» **TEXTE CHOISI**:
Que faire ce soir ? Ici à Bujumbura, personne ne connaît Jean Luc, ne l’a vu en concert. Le concept même de notre Ténia est assez difficile à expliquer dans un contexte « non-occidental ». J’appelle quand même Albert, un pote musicien rasta qui avait remarqué quelques chansons de Jean-Luc quand je les passais subrepticement en soirée, et avait accroché sur « oui-oua ! » qu’on chantait de temps en temps en fin de soirée. « on va boire un coup mon frère, dans ces moment-là, il faut pas
rester seul ». Va pour un petit coup avec Albert.

J’ai rencontré Jean Luc une douzaine d’années plus tôt. Années 90, adolescent dans l’ouest, dans le sillage du rock alternatif, c’est l’époque du ska et du rock «  décalé ». Mon pote Denis, qui reprendra plus tard « les chaussettes de bébés » avec son fabuleux groupe de chanson angevin, m’appelle : « mec, on a vu un super chanteur dans un petit festival de village - il était habillé en cycliste, il a foutu le feu avec sa gratte sèche et ses chansons déglinguées. Il faut absolument que tu le rencontres, il habite au Mans comme toi. Il nous a donné ses cassettes ». On les fait tourner à tous les copains, on écoute en boucle, on emmerde tout le voisinage en mettant Fais-moi un poutou et au coin de l’oreille
à fond sur le radiocassette au feu rouge, les yeux rougis de rosé en cubi lors de nos soirées rurales.

» **TÂCHE DONNÉE A**:
Reproduisez à l'identique les enregistrements, en commençant à la ligne qui contient « Looking at the photograph, is » et en terminant à la fin des enregistrements.

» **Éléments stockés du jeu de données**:

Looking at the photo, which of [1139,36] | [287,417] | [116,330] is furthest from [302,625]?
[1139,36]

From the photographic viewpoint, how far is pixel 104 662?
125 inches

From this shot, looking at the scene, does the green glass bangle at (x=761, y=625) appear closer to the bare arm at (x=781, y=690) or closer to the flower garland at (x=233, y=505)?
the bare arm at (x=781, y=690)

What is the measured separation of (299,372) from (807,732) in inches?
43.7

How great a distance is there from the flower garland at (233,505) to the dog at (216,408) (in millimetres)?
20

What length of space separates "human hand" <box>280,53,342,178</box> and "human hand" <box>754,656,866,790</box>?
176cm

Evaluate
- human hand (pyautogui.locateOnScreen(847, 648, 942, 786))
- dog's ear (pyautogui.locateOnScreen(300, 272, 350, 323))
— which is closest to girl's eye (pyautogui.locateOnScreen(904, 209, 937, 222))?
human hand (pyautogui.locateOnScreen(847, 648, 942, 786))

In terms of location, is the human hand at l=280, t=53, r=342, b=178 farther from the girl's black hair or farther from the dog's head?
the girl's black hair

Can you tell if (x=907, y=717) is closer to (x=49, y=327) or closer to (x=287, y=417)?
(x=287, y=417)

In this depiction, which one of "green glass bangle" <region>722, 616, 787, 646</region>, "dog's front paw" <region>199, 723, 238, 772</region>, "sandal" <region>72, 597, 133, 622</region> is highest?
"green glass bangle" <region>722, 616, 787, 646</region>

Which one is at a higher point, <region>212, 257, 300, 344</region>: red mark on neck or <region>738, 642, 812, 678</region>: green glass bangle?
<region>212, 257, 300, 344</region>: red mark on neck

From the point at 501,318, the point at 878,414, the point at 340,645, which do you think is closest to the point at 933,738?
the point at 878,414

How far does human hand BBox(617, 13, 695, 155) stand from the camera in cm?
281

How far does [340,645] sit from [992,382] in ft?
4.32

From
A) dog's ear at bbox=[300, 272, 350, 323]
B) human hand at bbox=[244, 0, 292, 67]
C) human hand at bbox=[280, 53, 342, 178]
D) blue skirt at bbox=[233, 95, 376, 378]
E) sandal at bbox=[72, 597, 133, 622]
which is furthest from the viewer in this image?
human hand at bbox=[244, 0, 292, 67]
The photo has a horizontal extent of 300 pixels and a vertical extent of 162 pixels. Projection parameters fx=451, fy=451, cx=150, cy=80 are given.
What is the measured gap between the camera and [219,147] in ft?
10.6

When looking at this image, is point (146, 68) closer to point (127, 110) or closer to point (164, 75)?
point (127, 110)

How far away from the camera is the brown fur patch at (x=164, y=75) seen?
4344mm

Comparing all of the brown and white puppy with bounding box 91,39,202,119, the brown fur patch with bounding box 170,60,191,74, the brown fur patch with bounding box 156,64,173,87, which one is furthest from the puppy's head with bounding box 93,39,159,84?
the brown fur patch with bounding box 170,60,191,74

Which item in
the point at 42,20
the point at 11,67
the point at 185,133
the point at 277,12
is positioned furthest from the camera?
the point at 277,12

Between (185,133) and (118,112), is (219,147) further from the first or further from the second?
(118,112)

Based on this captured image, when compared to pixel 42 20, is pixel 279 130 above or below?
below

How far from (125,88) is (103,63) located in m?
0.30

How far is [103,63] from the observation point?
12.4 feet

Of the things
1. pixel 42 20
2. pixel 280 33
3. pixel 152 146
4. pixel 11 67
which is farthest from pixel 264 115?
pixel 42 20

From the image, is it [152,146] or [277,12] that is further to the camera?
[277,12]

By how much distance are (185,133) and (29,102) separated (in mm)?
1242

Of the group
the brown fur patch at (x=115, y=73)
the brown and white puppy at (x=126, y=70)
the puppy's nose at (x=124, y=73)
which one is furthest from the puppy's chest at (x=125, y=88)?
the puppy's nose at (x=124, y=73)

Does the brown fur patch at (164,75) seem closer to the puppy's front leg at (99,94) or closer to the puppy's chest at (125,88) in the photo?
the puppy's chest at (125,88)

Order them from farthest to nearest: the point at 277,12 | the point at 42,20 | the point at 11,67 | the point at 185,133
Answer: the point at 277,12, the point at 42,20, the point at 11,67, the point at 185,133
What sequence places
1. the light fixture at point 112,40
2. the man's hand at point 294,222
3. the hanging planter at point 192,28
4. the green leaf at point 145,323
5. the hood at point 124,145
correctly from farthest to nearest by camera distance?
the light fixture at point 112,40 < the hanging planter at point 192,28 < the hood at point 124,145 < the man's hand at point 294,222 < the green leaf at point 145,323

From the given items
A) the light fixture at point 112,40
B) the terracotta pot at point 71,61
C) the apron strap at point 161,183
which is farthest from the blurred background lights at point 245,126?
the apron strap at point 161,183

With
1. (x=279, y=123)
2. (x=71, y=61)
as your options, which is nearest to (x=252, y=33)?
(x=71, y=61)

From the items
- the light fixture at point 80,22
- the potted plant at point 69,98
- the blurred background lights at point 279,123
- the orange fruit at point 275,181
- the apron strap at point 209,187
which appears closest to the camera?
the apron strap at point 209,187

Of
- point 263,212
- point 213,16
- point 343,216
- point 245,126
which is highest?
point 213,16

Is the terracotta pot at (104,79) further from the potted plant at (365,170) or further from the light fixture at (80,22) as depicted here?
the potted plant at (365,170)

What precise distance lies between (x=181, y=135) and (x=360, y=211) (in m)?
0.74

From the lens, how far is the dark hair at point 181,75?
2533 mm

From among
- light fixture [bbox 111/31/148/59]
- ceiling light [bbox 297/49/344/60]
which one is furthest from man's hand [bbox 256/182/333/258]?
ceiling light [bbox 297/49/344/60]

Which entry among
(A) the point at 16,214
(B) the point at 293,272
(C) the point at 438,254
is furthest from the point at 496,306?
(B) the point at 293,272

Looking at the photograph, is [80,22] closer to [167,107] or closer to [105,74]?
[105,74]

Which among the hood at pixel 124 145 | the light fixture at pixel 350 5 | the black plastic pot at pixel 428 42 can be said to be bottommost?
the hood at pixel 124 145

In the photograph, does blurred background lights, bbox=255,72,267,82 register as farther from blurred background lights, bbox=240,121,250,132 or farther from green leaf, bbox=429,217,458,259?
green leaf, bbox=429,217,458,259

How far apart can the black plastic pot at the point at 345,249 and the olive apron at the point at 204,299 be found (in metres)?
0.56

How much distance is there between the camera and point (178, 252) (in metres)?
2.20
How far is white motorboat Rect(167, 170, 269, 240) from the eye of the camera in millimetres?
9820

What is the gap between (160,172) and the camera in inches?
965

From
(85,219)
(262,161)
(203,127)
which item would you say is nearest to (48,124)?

» **TÂCHE DONNÉE B**:
Énumérez toutes les personnes que le texte choisi désigne par leur prénom.

» **SOLUTION DE L'EXERCICE A**:
Looking at the photograph, is [80,22] closer to [167,107] or closer to [105,74]?
[105,74]

Which among the hood at pixel 124 145 | the light fixture at pixel 350 5 | the black plastic pot at pixel 428 42 can be said to be bottommost?
the hood at pixel 124 145

In the photograph, does blurred background lights, bbox=255,72,267,82 register as farther from blurred background lights, bbox=240,121,250,132 or farther from green leaf, bbox=429,217,458,259?
green leaf, bbox=429,217,458,259

How far apart can the black plastic pot at the point at 345,249 and the olive apron at the point at 204,299 be found (in metres)?
0.56

How much distance is there between the camera and point (178, 252) (in metres)?
2.20
How far is white motorboat Rect(167, 170, 269, 240) from the eye of the camera in millimetres?
9820

What is the gap between (160,172) and the camera in inches?
965

From
(85,219)
(262,161)
(203,127)
which item would you say is nearest to (48,124)?

» **SOLUTION DE L'EXERCICE B**:
Jean Luc, Albert, Denis